More clearly than ever, Hinn recognized that the “gospel” his uncle and father had been broadcasting for decades is a paltry imitation of the real thing. Christ died and rose to give us the priceless treasure of sins forgiven and relationship with God, not to line our pockets with temporary riches. And faithfulness isn’t expressed by spiritually plundering the vulnerable to fund your luxury SUVs, opulent homes, and extravagant vacations. “Faithfulness was glorifying God, obeying him, and loving him above all and your neighbor as yourself. Faithfulness for a pastor meant giving your life to serve the church, not having the church serve you” (147).

Such newly discovered truths ignited in Hinn a passion to rescue those presently in the grip of the prosperity gospel. He began to study the history and theology of the movement, to speak with family members, and to reach out to friends who’d been hoodwinked by the false promise of health and wealth. Alongside his work as a pastor, Hinn presently labors to help believers better grasp the eternal dangers of the prosperity gospel.

More Than Personal Testimony

God, Greed, and the (Prosperity) Gospel is more than a personal testimony, however. Intertwined throughout the book—especially the latter half—is forthright biblical commentary on wealth, the nature of false teachers, prosperity theology, and hard-earned wisdom on how to best engage those under its spell. Having learned from mistakes he made in harshly confronting family members over their involvement with the prosperity gospel, Hinn encourages us to pray for our friends and family, study the issues well, deal with our own sin first, speak the truth in love, and never give up sharing biblical doctrine with others. In the back of the book Hinn provides a list of several helpful resources for those who wish to pursue a deeper understanding of the prosperity movement and what Scripture teaches about wealth.

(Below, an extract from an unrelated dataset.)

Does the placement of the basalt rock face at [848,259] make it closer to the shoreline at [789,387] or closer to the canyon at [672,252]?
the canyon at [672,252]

Overall, Hinn’s book is an engaging, easy-to-read, and well-balanced introduction to the prosperity gospel and serves as an excellent complement to his more academically rigorous work, Defining Deception. And in case you are wondering about royalties on a book about the prosperity gospel, Hinn is directing all proceeds to fund theological education that will equip Christian leaders to better reach those ensnared by the health-and-wealth gospel. For Benny Hinn’s nephew, it’s truly more blessed to give than to receive.